Em paíz da extensão desconforme do Brasil,
que é uma amalgama de nações com uma
só alma, a revista reune um complexo de possibilidades
que, em certo sentido, rivalisam ou ultrapassam as do jornal.
O seu raio de acção é incomparavelmente
mais amplo no espaço e no tempo. Um jornal está
adstricto ás vinte e quatro horas de sua existencia
diaria. Cada dia o jornal nasce e fenece, para renascer
no dia seguinte. É uma metamorphose consecutiva.
O jornal de hontem é já um documento fóra
de circulação: um documento de archivo e de
bibliotheca. O jornal dura um dia. Essa existencia, tão
intensa como breve, difficulta os grandes percursos. É
um vôo celere e curto. O jornal é a propria
vida. A revista é já um compendio da vida.
A sua circulação não está confinada
a uma area traçada por um compasso cujo ponteiro
movel raro pôde exceder um círculo de raio
superior á distancia maxima percorrivel em vinte
e quattro horas. A revista circula desde o Amazonas ao Rio
Grande do Sul, infiltra-se por todos os municipios, utilisa
na sua expansão todos os meios de conducção
terrestre, maritima, fluvial e aérea; entra e permanece
nos lares; é a leitura da familia e da visinhança.
A revista é o estado intermedio entre o jornal e
o livro.
ø
Por
isso mesmo que o campo de acção da revista
é mais vasto, a sua interpretação dos
acontecimentos deve subordinar-se a um criterio muito menos
particularista do que o do jornal. Um jornal póde
ser um órgão de um partido, de uma facção,
de uma doutrina. Uma revista é ums instrumento de
educação e de cultura: onde se mostrar a virtude,
animá-la; onde se ostentar a belleza, admirá-la;
onde se revelar o talento, applaudi-lo; onde se empenhar
o progresso, secundá-lo. O jornal dá-nos da
vida a sua versão realista, no bem e no mal. A revista
redu-la á sua expressão educativa e esthetica.
O concurso da imagem é nella um elemento preponderante.
A cooperação da gravura e do texto concede
á revista o privilegio de poder tornar-se obra de
arte. A politica partidaria seria tao incongruente numa
revista do modelo de Cruzeiro como num
tratado de geometria. Uma revista deve ser como um espelho
leal onde se reflecte a vida nos seus aspectos edificantes,
attraentes e instructivos.

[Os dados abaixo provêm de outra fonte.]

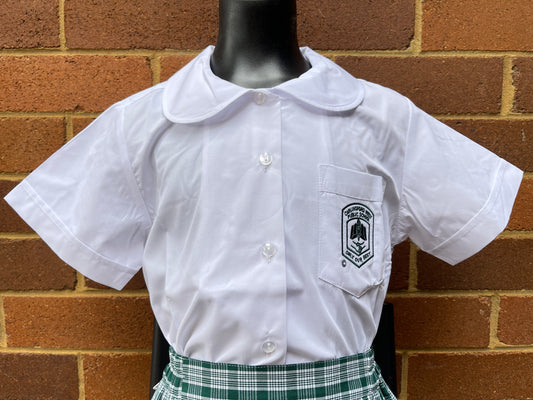 Girls Summer Blouse (with School Logo)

Uma revista deverá ser,
antes de tudo, uma escola de bom gosto.
ø
Porque
é a mais nova, Cruzeiro é
a mais moderna das revistas. É este o título
que, entre todos, se empenhará por merecer e conservar:
ser sempre a mais moderna num paiz que cada dia se renova,
em que o dia de hontem já mal conhece o dia de amanhã;
ser o espelho em que se reflectirá, em periodos semanaes,
a civilisação ascensional do Brasil, em todas
as suas manifestações; ser o commentario multiplo,
instantaneo e fiel dessa viagem de uma nação
para o seu grandioso porvir; ser o documento registrador,
o vasto annuncio illustrado, o film de cada sete dias de
um povo, eis o programma de Cruzeiro.
É
pelo habito de modelar o barro que se chega a bem esculpir
o marmore. Esta revista será mais perfeita, mais
completa, mais moderna amanhã do que é hoje.